TEXT SEGMENT.
====

What is the RoCC interface in RISC-V?

RoCC (Rocket Custom Coprocessor) is a standard tightly-coupled interface for attaching custom accelerators directly to a RISC-V pipeline. Custom instructions pass operands (CPU register values) directly to the coprocessor over the RoCC command channel, and results return directly to CPU registers — no memory access required. Latency is 1–10 cycles for simple operations. The interface uses valid/ready handshaking and is defined by the Rocket chip generator from UC Berkeley.

What is the difference between RoCC and AXI4 for accelerator integration?

RoCC is tightly coupled: the accelerator is inside the CPU pipeline, receives register operands directly via custom instructions, and writes results back to registers. Latency is very low (1–10 cycles) but the interface is complex and tied to the Rocket core ecosystem. AXI4 memory-mapped is loosely coupled: the CPU writes parameters to MMIO registers, the accelerator reads/writes from shared memory via DMA, and the CPU polls or waits for an interrupt. Latency is higher (100s of cycles for setup) but the interface is standard and works with any CPU.

Can I add custom instructions to RISC-V?

Yes. The RISC-V ISA specification reserves 4 opcode spaces for custom instructions: custom-0 (opcode 0x0B), custom-1 (0x2B), custom-2 (0x5B), and custom-3 (0x7B). These are guaranteed never to be used by the standard ISA extensions, so you can encode custom operations in these spaces. You decode them in the CPU pipeline (or via the RoCC interface) and implement the computation in hardware. You also need to add assembly intrinsics or compiler builtins to the GCC/LLVM toolchain to generate these instructions from C code.

RISC-V + Accelerator Architecture — 4 Ways to Add a Hardware Accelerator

1. Why RISC-V + Custom Accelerators?

General-purpose processors are terrible at domain-specific compute. A RISC-V CPU running a matrix multiply spends most of its time moving data between registers and memory, managing loop counters, and executing scalar multiply-accumulate operations one at a time. A custom systolic array accelerator running the same matrix multiply can achieve 100–1000× higher throughput per watt by doing thousands of multiplications in parallel with no memory bottleneck.

But a pure accelerator without a general-purpose processor is inflexible — you cannot easily change the algorithm, handle exceptions, run control logic, or communicate over USB/UART without substantial additional hardware. RISC-V + Accelerator gives you the best of both worlds: a flexible, programmable CPU for control and irregular compute, and a hardwired engine for the performance-critical innermost loop.

Performance

Accelerator runs 100–1000× faster than CPU for its target computation (matrix multiply, FFT, AES, SHA)

====

(Dataset entries)
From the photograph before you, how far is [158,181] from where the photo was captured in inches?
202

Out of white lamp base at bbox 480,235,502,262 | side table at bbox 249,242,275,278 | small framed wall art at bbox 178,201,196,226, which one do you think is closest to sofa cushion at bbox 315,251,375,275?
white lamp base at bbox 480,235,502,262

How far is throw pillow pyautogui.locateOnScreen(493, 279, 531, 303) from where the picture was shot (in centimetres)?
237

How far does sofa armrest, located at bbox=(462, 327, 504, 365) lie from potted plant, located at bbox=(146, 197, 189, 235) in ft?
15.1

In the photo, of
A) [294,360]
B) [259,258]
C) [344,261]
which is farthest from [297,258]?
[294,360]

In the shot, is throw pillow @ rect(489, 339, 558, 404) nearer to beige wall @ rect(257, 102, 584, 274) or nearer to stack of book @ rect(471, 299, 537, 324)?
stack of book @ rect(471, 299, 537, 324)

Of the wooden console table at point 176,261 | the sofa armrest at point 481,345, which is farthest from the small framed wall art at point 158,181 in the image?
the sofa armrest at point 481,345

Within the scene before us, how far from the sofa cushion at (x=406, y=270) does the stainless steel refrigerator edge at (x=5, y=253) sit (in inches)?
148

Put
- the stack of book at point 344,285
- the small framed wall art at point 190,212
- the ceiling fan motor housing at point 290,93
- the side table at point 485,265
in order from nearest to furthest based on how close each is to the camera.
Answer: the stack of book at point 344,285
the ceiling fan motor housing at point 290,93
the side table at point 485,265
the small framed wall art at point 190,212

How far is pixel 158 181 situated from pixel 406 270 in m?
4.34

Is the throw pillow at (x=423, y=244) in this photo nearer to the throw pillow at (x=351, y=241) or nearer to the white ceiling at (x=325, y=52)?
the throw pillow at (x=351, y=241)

====

WRITTEN PROBLEM A.
In the text on RISC-V accelerators, what opcode values are given for the four custom instruction spaces?
WRITTEN PROBLEM B.
Reproduce the portion of the RISC-V accelerator text that begins at the words "RoCC is tightly" and ends after the words "instructions to RISC-V?".

REPLY A.
0x0B, 0x2B, 0x5B, and 0x7B.

REPLY B.
RoCC is tightly coupled: the accelerator is inside the CPU pipeline, receives register operands directly via custom instructions, and writes results back to registers. Latency is very low (1–10 cycles) but the interface is complex and tied to the Rocket core ecosystem. AXI4 memory-mapped is loosely coupled: the CPU writes parameters to MMIO registers, the accelerator reads/writes from shared memory via DMA, and the CPU polls or waits for an interrupt. Latency is higher (100s of cycles for setup) but the interface is standard and works with any CPU.

Can I add custom instructions to RISC-V?